# Directive:
Filter the items below and copy every line that contains the string "small". The match is case-sensitive.

# Supplied data:
::::

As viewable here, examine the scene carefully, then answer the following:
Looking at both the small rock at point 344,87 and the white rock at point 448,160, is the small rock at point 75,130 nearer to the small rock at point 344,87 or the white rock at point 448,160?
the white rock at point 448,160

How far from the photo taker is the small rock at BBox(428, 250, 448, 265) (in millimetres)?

::::

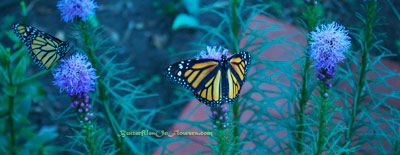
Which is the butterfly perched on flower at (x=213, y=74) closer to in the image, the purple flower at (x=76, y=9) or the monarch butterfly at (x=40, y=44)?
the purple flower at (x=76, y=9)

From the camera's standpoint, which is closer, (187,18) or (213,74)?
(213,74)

::::

# Written answer:
Looking at both the small rock at point 344,87 and the white rock at point 448,160, is the small rock at point 75,130 nearer to the small rock at point 344,87 or the white rock at point 448,160?
How far from the photo taker is the small rock at BBox(428, 250, 448, 265) (in millimetres)?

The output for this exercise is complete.